# Work order:
Reproduce nothing beyond the line containing "Wedding bouquet preservation". From the first line of the data below down to it, copy each line exactly, without the pictures.

# Collected data:
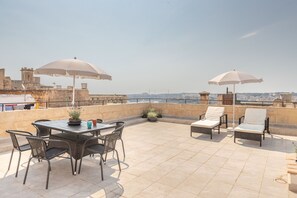 Una terraza en la azotea con una mesa, sillas, dos sombrillas y plantas en macetas.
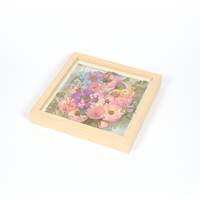 Wedding bouquet preservation frame in a 10x10 size with natural wood surround. All bright pink, blue, and purple pressed florals featuring burst design style.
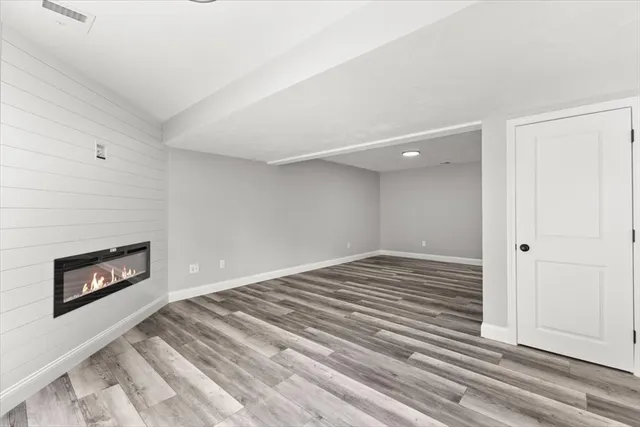 a view of a livingroom with wooden floor and a fireplace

# Task output:
 Una terraza en la azotea con una mesa, sillas, dos sombrillas y plantas en macetas.
 Wedding bouquet preservation frame in a 10x10 size with natural wood surround. All bright pink, blue, and purple pressed florals featuring burst design style.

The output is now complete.